◆ THE RECORDS:
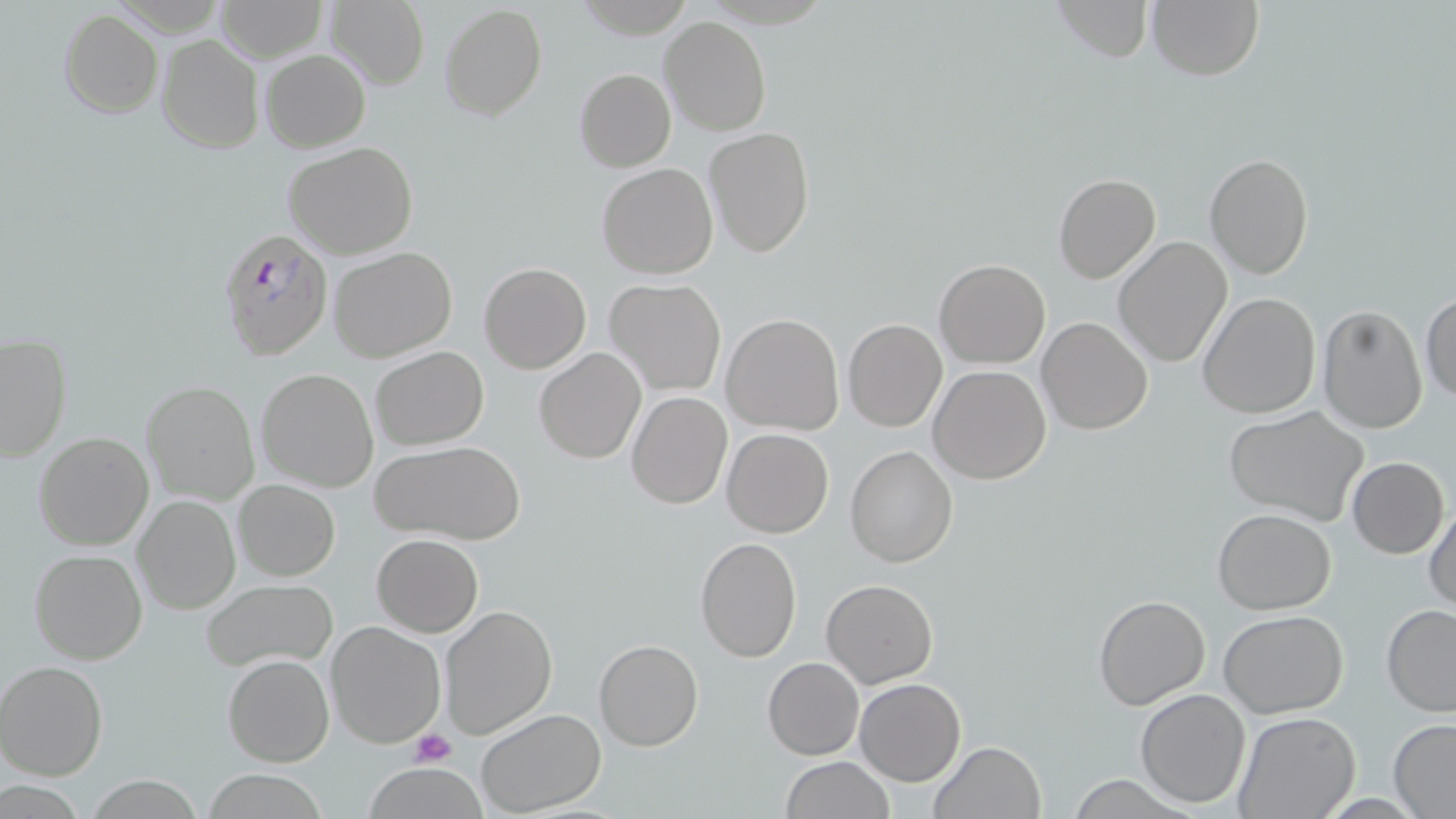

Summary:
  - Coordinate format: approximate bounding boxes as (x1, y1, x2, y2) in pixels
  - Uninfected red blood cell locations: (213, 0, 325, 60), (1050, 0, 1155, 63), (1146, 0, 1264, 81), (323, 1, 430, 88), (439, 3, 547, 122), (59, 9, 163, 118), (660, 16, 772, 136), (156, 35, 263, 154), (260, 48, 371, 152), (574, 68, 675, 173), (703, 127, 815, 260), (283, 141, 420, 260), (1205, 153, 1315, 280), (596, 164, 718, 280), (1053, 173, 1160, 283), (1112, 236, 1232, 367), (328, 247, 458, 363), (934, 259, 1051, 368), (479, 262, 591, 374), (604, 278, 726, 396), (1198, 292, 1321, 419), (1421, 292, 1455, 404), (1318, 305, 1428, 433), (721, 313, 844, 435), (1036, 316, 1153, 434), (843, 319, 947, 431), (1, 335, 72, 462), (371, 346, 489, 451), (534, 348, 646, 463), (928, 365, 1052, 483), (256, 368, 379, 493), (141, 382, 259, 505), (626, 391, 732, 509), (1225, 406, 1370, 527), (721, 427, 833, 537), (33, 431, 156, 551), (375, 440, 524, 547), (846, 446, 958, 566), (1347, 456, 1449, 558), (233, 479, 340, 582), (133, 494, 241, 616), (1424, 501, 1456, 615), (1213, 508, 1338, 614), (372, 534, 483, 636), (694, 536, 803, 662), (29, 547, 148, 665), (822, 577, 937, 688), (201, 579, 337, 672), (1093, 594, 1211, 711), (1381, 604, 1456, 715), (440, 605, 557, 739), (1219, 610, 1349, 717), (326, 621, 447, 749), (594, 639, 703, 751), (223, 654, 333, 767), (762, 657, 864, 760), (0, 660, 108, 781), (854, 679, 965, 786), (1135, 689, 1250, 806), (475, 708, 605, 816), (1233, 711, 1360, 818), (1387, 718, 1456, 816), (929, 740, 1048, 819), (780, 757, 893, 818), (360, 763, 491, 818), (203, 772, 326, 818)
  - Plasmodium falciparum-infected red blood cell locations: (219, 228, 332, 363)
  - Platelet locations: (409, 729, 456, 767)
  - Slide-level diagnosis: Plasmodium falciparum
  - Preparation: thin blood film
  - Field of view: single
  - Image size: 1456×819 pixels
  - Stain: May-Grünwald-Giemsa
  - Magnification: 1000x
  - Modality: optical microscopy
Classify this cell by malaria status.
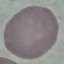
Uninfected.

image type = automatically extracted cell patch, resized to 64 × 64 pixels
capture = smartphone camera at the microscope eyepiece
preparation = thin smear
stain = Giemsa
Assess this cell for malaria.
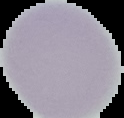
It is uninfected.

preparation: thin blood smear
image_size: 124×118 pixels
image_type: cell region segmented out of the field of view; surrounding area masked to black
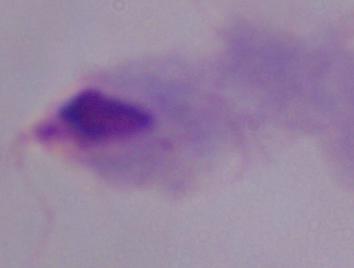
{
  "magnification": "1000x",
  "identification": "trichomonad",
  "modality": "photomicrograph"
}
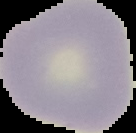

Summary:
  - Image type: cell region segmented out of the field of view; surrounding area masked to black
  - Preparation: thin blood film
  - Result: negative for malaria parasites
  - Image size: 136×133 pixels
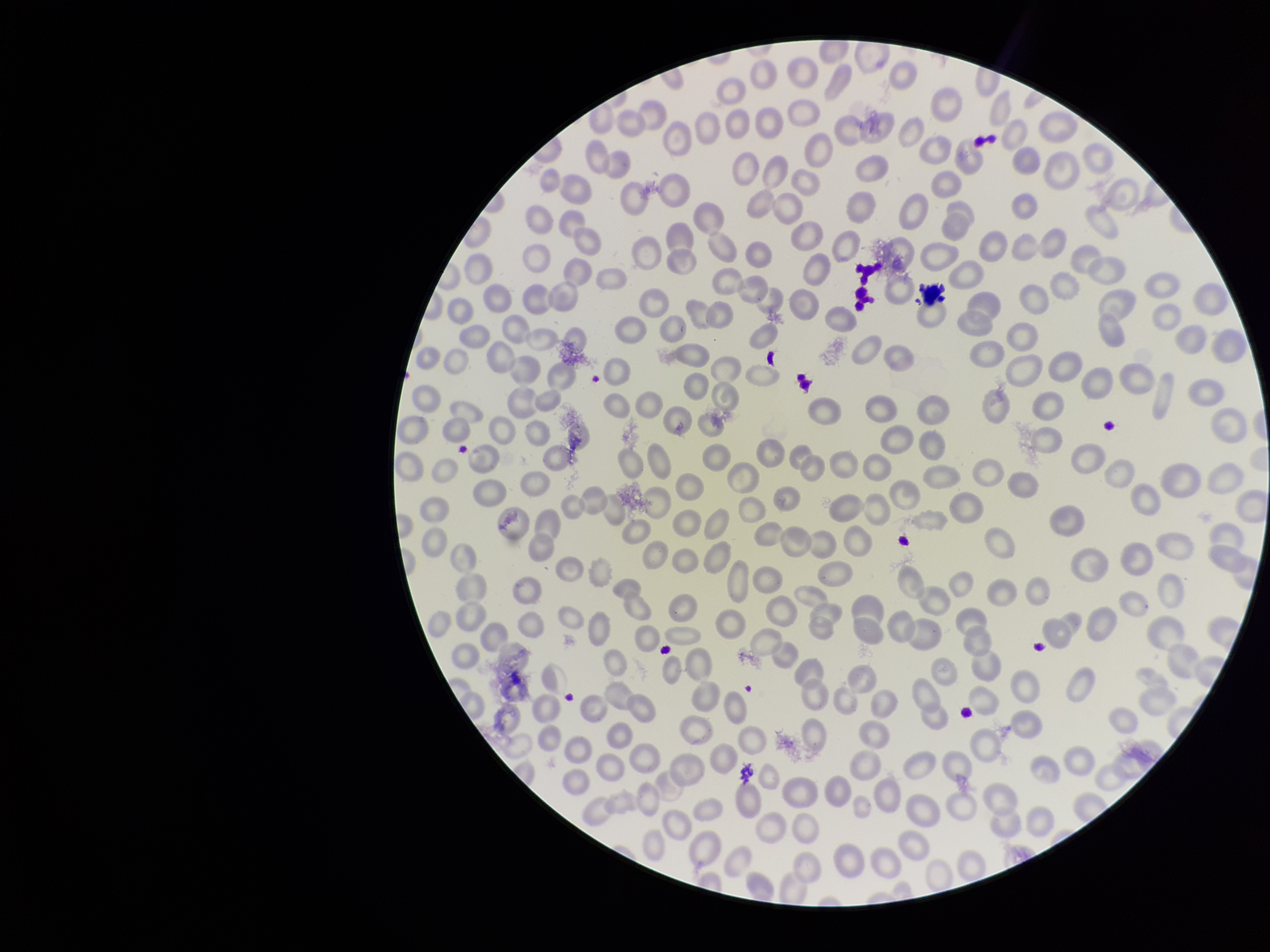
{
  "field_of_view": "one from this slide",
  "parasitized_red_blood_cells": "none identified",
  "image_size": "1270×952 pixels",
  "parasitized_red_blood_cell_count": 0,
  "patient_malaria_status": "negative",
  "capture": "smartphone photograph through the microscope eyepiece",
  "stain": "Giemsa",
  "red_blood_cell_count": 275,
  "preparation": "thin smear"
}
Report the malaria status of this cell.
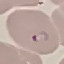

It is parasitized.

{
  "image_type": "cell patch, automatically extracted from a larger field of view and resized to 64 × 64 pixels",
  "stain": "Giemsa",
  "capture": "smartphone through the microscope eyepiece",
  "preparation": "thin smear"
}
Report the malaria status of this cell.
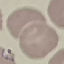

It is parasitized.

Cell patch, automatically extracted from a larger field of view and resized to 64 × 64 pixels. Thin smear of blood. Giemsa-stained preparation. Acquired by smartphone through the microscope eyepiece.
==
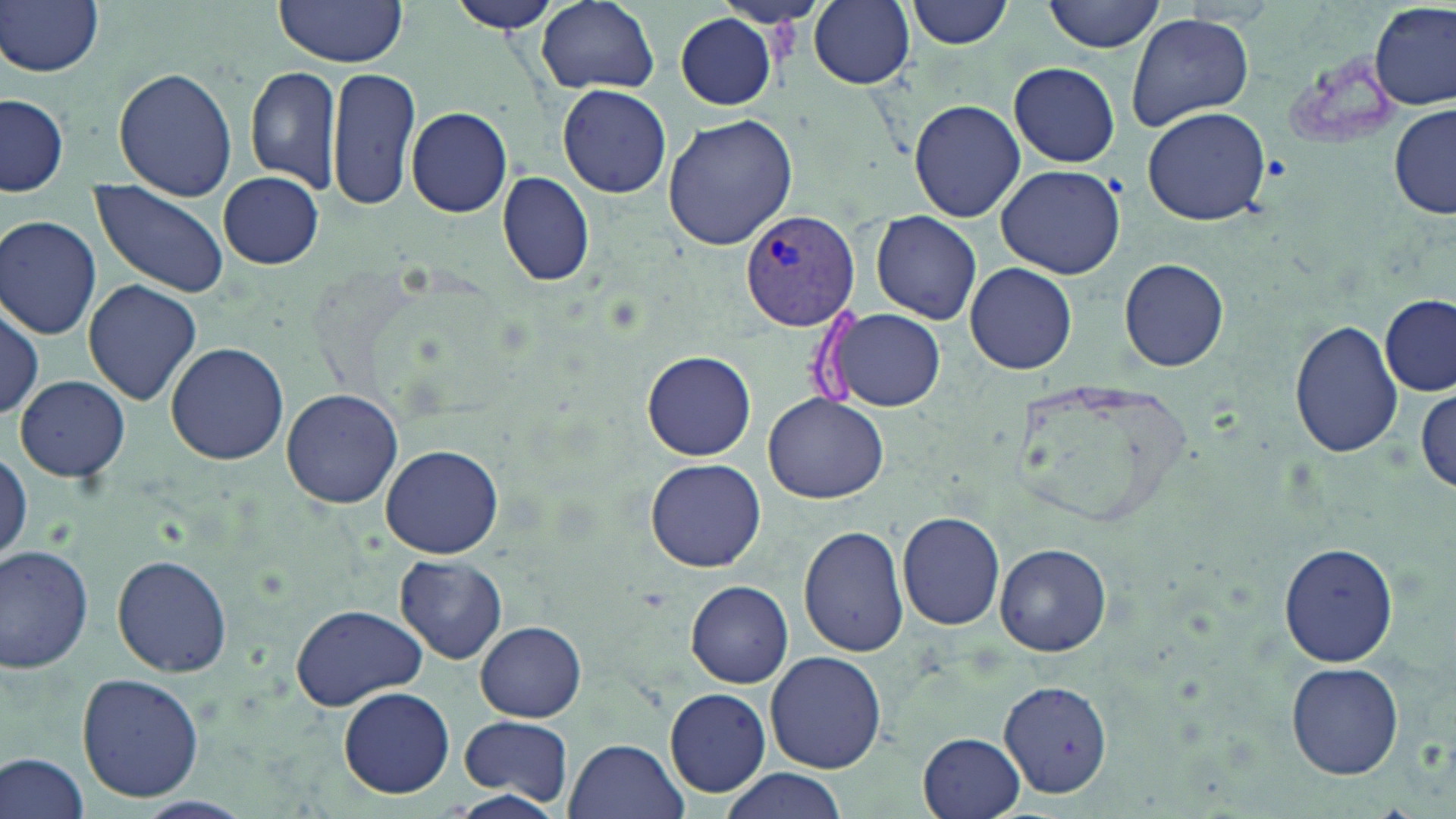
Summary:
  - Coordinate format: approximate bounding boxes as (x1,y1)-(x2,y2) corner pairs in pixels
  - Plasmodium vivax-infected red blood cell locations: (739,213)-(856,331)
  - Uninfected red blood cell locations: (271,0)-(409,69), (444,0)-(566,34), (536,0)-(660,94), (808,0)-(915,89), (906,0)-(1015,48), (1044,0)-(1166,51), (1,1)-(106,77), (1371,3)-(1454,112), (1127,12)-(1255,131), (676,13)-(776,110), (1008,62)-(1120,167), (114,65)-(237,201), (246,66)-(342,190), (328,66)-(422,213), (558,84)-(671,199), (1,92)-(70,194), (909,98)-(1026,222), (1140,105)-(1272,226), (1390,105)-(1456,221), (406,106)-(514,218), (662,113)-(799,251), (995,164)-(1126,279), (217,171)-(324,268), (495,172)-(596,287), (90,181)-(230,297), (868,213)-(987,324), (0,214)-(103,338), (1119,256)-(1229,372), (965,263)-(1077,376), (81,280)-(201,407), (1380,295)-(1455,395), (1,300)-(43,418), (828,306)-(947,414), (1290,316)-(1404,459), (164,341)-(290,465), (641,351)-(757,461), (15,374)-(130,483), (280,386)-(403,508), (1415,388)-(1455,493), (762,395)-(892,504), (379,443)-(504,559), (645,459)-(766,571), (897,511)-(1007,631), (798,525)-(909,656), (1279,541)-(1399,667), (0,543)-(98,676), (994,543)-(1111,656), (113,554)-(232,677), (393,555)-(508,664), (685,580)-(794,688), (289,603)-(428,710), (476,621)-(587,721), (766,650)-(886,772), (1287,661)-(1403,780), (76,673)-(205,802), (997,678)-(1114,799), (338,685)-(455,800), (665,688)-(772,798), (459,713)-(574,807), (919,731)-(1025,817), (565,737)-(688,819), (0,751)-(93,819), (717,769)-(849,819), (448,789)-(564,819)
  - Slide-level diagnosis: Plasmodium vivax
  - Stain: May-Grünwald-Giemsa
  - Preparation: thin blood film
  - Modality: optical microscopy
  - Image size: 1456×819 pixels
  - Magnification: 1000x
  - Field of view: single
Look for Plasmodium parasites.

◆ TASK REQUIREMENTS:
The lines to return are those in the material above that hold "surrounding".

◆ SOLVED PROBLEM:
image_type: cell region segmented out of the field of view; surrounding area masked to black
  - Image type: cell region segmented out of the field of view; surrounding area masked to black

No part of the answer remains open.